Provided passage:
+++
BERGEN, N.J. — Sorry, apple. Pumpkin is the true home-baked American pie tradition. (Or maybe sweet potato, but more on that later.)
Each year on the fourth Thursday of November, America embarks on a pumpkin pie feeding frenzy unknown anywhere else in the world. In the lead-up to the Thanksgiving holiday, sales of pumpkin spike like a toddler’s blood sugar. Even people who don’t really like pumpkin pie often eat it anyway. After all, it’s tradition — as American as college sports and unused vacation days.
But it wasn’t always so.
The Thanksgiving pumpkin pie is now a symbol for sweet, sweet national unity. But it was once a hotly contested battleground in America’s original culture war. In the 1800s, the humble pumpkin became a totem of the fight to abolish slavery in America.
“There are these New England abolitionists writing saccharin-sweet stories about pumpkins,” said historian Cindy Ott, author of “Pumpkin: The Curious History of an American Icon.” “They very consciously saw these pumpkin farms in contrast to the immoral plantation economy and plantation farms in the South. They very specifically and explicitly compare those two landscapes.”
+++
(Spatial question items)
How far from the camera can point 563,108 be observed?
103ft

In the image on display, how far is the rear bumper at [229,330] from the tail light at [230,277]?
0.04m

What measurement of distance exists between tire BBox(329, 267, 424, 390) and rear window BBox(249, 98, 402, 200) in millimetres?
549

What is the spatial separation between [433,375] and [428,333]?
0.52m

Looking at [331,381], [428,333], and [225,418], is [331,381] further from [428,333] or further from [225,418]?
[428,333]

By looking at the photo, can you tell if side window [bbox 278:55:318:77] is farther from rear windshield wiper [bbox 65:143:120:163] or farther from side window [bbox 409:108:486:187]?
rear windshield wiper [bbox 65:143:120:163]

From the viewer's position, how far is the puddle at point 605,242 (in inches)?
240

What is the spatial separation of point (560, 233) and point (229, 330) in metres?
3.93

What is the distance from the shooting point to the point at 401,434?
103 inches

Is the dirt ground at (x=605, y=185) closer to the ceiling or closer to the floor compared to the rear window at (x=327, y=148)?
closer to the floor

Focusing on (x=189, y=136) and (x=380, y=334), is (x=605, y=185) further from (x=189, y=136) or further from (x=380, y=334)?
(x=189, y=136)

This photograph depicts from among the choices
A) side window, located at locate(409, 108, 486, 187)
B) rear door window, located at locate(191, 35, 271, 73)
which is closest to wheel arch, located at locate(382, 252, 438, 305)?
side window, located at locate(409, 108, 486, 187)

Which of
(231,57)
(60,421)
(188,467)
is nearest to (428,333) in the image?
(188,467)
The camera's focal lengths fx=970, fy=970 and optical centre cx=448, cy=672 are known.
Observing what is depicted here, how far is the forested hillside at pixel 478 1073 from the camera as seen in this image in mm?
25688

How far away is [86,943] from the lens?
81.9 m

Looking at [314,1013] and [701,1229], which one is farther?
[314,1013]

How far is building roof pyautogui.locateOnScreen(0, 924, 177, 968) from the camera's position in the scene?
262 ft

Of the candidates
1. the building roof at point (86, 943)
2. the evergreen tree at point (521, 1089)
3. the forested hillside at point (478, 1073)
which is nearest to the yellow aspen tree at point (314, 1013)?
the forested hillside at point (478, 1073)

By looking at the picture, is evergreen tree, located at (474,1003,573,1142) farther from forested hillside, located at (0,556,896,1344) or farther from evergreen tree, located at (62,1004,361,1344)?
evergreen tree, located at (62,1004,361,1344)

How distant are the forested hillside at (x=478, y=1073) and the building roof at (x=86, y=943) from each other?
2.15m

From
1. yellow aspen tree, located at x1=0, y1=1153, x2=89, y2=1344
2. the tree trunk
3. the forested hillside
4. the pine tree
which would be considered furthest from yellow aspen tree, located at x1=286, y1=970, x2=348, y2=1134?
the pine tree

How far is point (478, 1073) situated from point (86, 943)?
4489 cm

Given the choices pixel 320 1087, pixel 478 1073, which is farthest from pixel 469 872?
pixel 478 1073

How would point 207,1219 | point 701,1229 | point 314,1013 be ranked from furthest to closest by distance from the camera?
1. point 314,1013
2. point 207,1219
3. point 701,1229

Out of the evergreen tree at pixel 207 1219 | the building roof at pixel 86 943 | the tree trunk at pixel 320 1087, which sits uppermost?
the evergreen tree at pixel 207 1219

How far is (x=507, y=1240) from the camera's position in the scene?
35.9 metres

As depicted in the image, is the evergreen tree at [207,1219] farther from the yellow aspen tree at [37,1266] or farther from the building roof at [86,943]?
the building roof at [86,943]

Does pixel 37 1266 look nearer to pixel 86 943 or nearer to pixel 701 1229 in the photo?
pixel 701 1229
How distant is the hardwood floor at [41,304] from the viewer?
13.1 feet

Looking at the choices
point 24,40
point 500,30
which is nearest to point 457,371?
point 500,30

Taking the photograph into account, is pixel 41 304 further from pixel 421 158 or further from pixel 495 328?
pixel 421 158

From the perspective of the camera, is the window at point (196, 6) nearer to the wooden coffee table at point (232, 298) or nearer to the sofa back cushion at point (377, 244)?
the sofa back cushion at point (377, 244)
+++
Problem requirements:
Answer these from the pumpkin pie passage:
(a) On what day each year does America start its pumpkin pie frenzy?
(b) In what century did the pumpkin become a symbol of the fight to end slavery?
(c) What book did historian Cindy Ott write?
The items above are separate material and have no tie to the pumpkin pie passage.

Result of this exercise:
(a) The fourth Thursday of November
(b) The 1800s
(c) "Pumpkin: The Curious History of an American Icon"